Friday, 26 August 2016

About the Mini Adventure Project

(better late than never)

Mini Adventures for Mini Families.

There are so many inspirational adventurers out there. Their big climbs, long runs, crazy jumps and endless cycles are of epic proportions. I have dipped my toe in the immenseness of this world and have always wanted to do more. However, as it inevitably does for most of us, ‘life’ takes over and those dreams of adventure slowly get put on the back burner.

My ‘life’ now is a young family, a mortgage and an office job. For a long time, my husband and I have imagined the spectacular trips our family will take when our kids are old enough. But recently, that has seemed further off than ever.

[Recorded data]
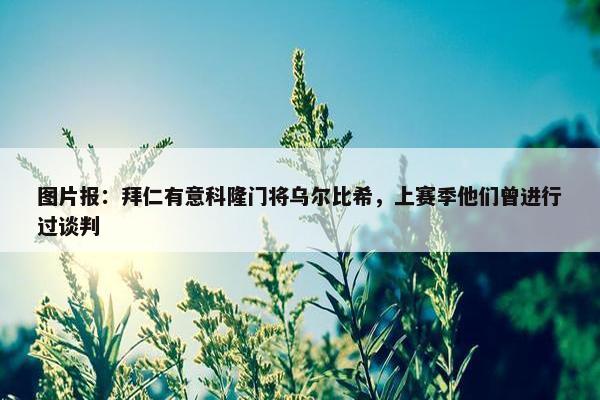 图片报：拜仁有意科隆门将乌尔比希，上赛季他们曾进行过谈判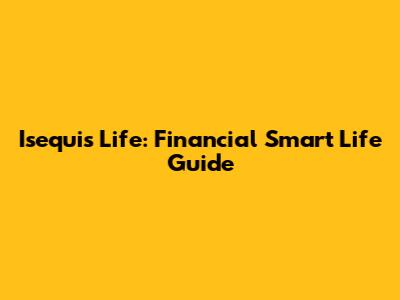 Isequis Life: Financial Smart Life Guide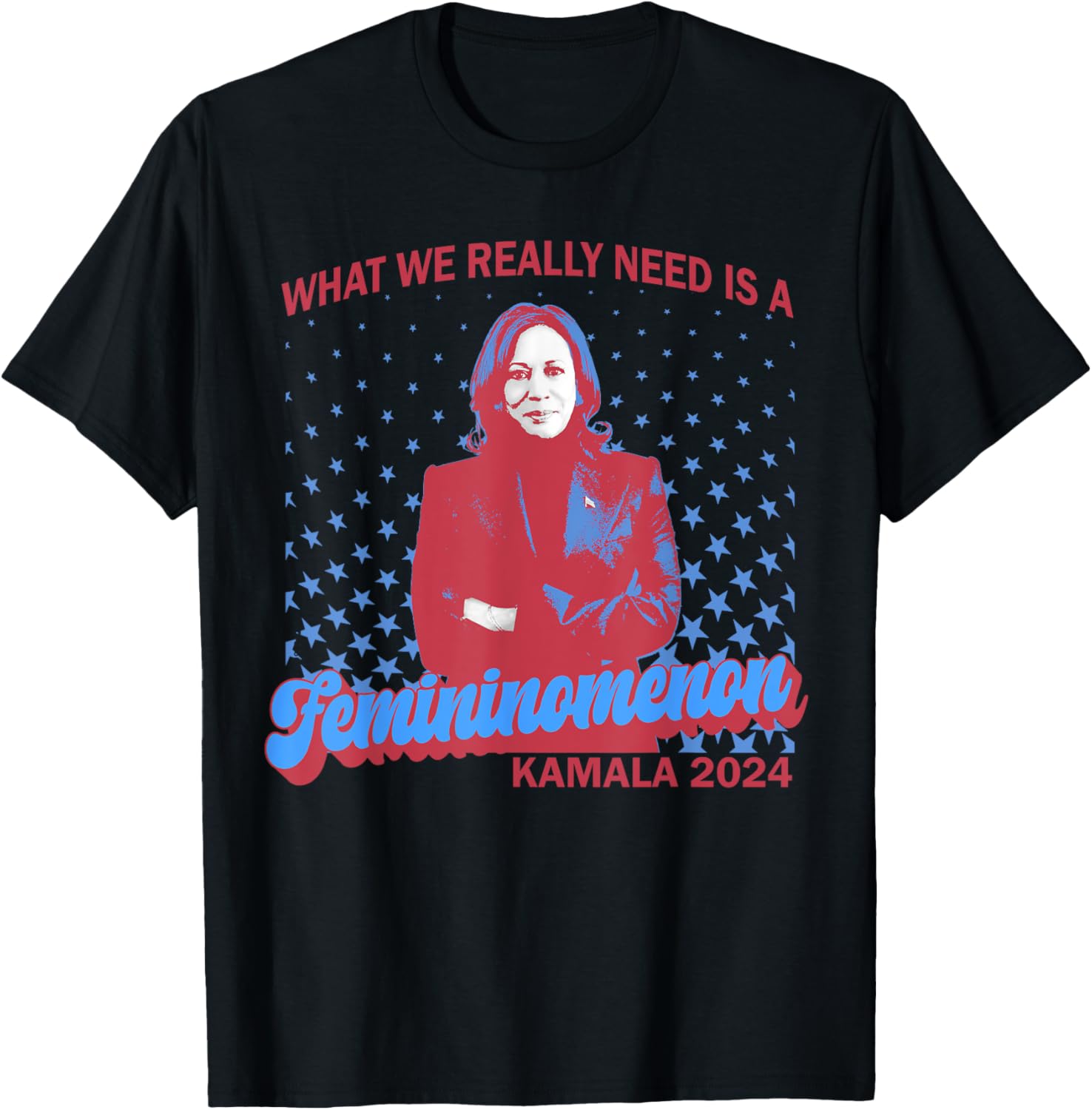 What We Really Need Is A Femininomenon Kamala 2024 T-Shirt What We Really Need Is A Femininomenon Kamala 2024 T-Shirt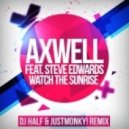 Axwell feat. Steve Edwards - Watch The Sunrise (DJ HaLF & JustMonky! Remix) (DJ HaLF & JustMonky! Remix)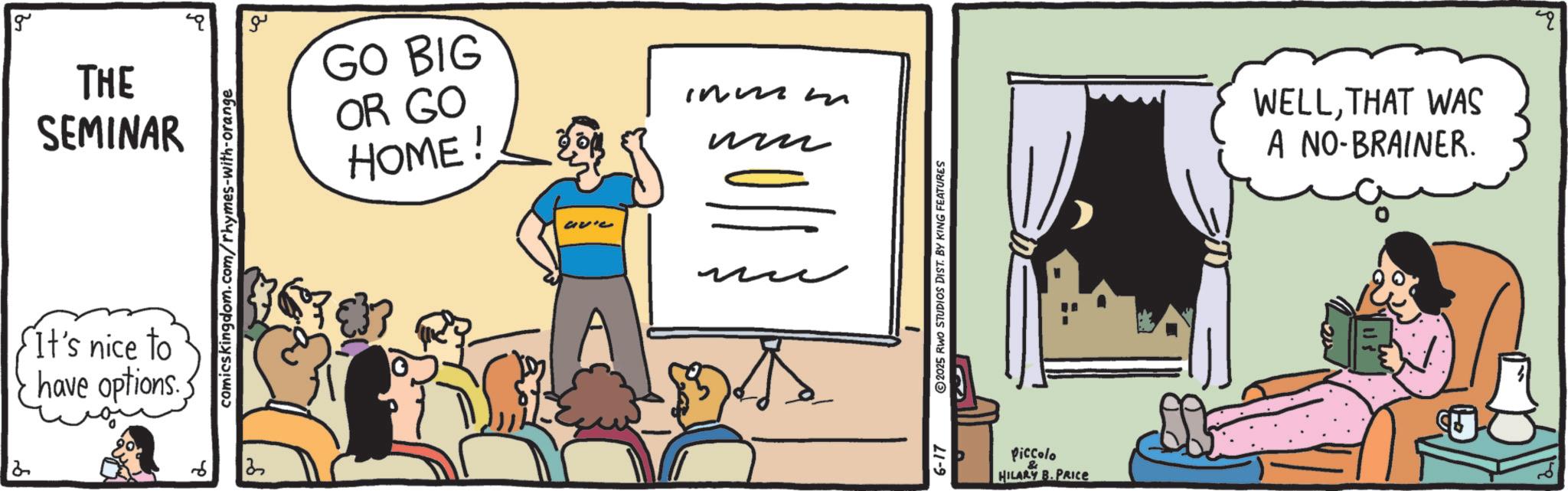 Graphics OCR: 2 g THE SEMINAR It's nice to have options. ? comicskingdom.com/rhymes-with-orange 13 ?? GO BIG OR GO HOME ! avie immm ?? ?? 5-17 2025 RWO STUDIOS DIST. BY KING FEATURES & Piccolo HILARY B.PRICE WELLTHAT WAS A NO-BRAINER. 2 g THE SEMINAR It's nice to have options . ? comicskingdom.com/rhymes-with-orange 13 ?? GO BIG OR GO HOME ! avie immm ?? ?? 5-17 2025 RWO STUDIOS DIST . BY KING FEATURES & Piccolo HILARY B.PRICE WELLTHAT WAS A NO - BRAINER .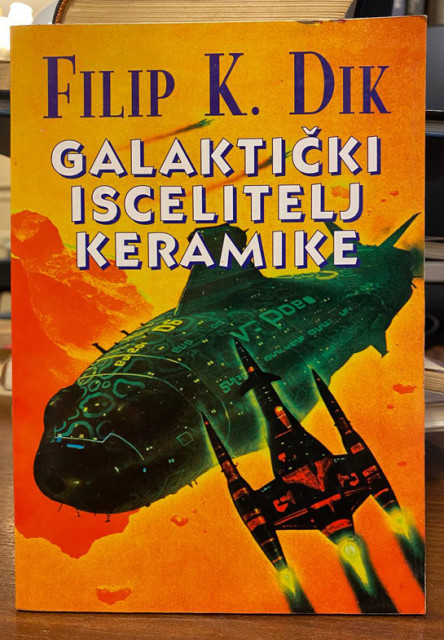 Galaktički iscelitelj keramike - Filip K. Dik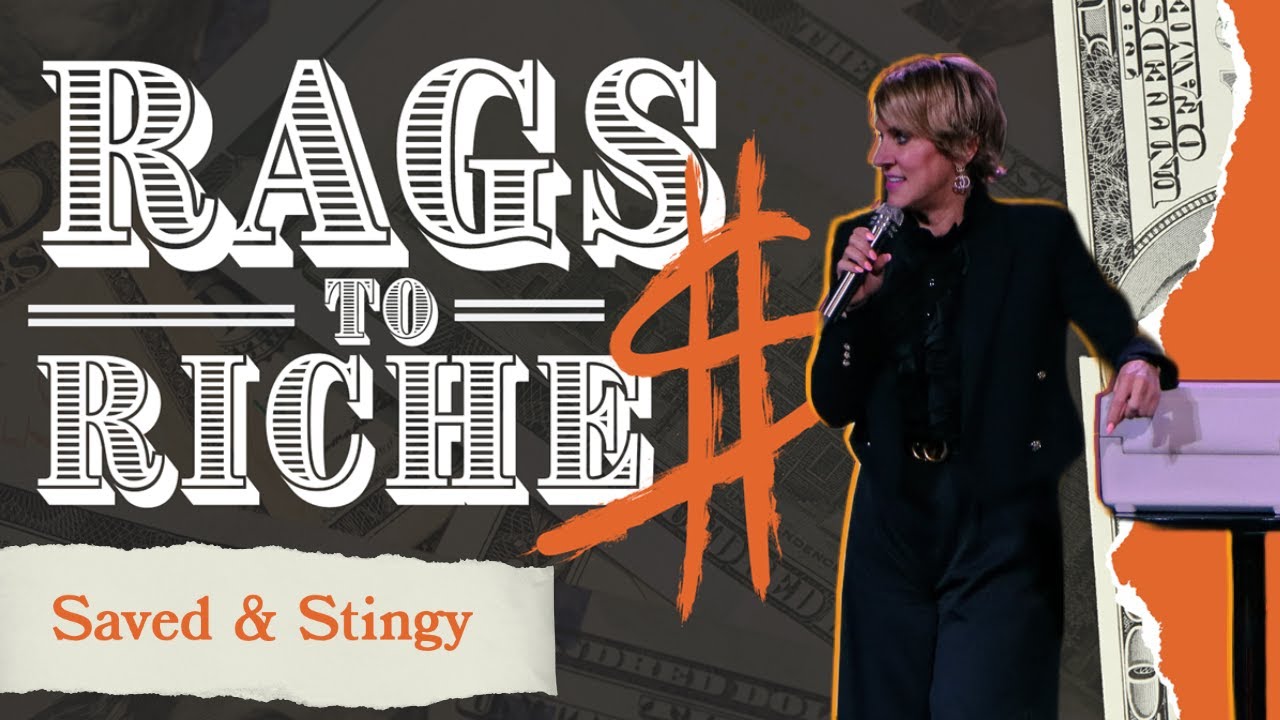 Rags to Riches // Saved & Stingy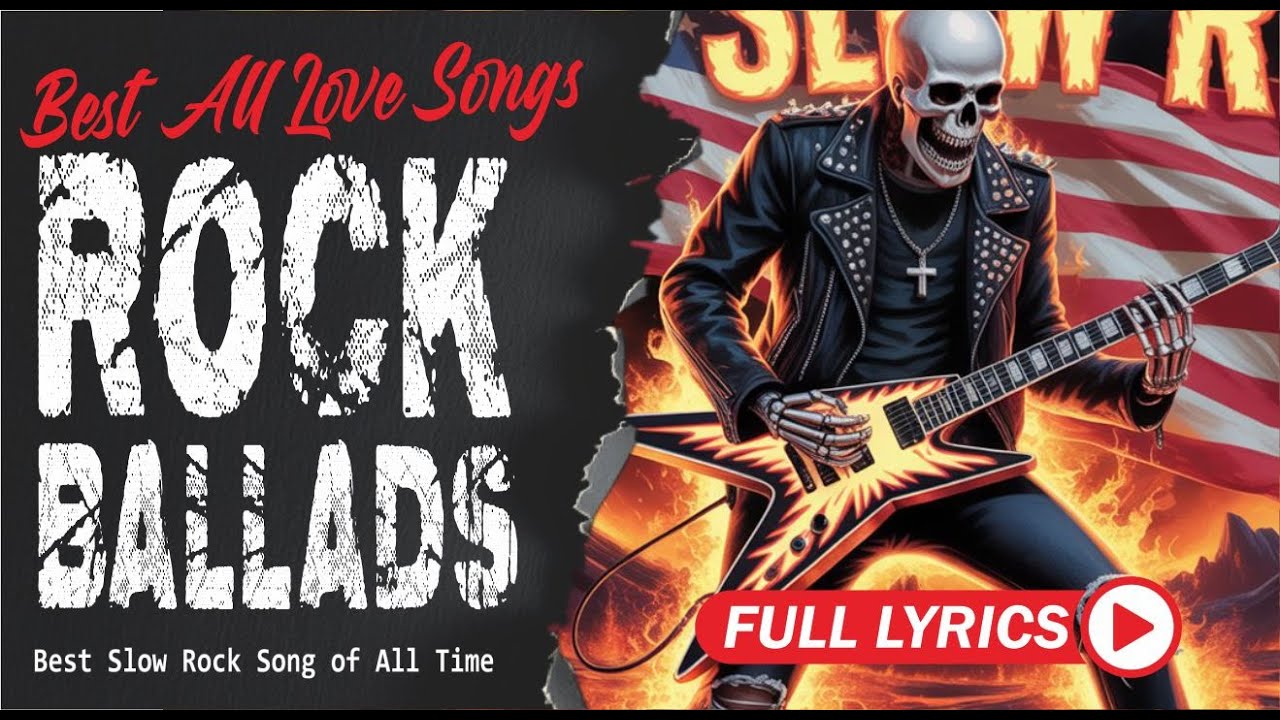 Relax Slow Rock Music 2026 Rock Ballad Soft Rock Nonstop with Lyrics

Activity => Revise the Mini Adventure Project post starting with "Mini Adventures for" and going on through "off than ever.", putting "car loan" in place of "mortgage". These lines have no connection to the Mini Adventure Project post.

Completed exercise =>
Mini Adventures for Mini Families.

There are so many inspirational adventurers out there. Their big climbs, long runs, crazy jumps and endless cycles are of epic proportions. I have dipped my toe in the immenseness of this world and have always wanted to do more. However, as it inevitably does for most of us, ‘life’ takes over and those dreams of adventure slowly get put on the back burner.

My ‘life’ now is a young family, a car loan and an office job. For a long time, my husband and I have imagined the spectacular trips our family will take when our kids are old enough. But recently, that has seemed further off than ever.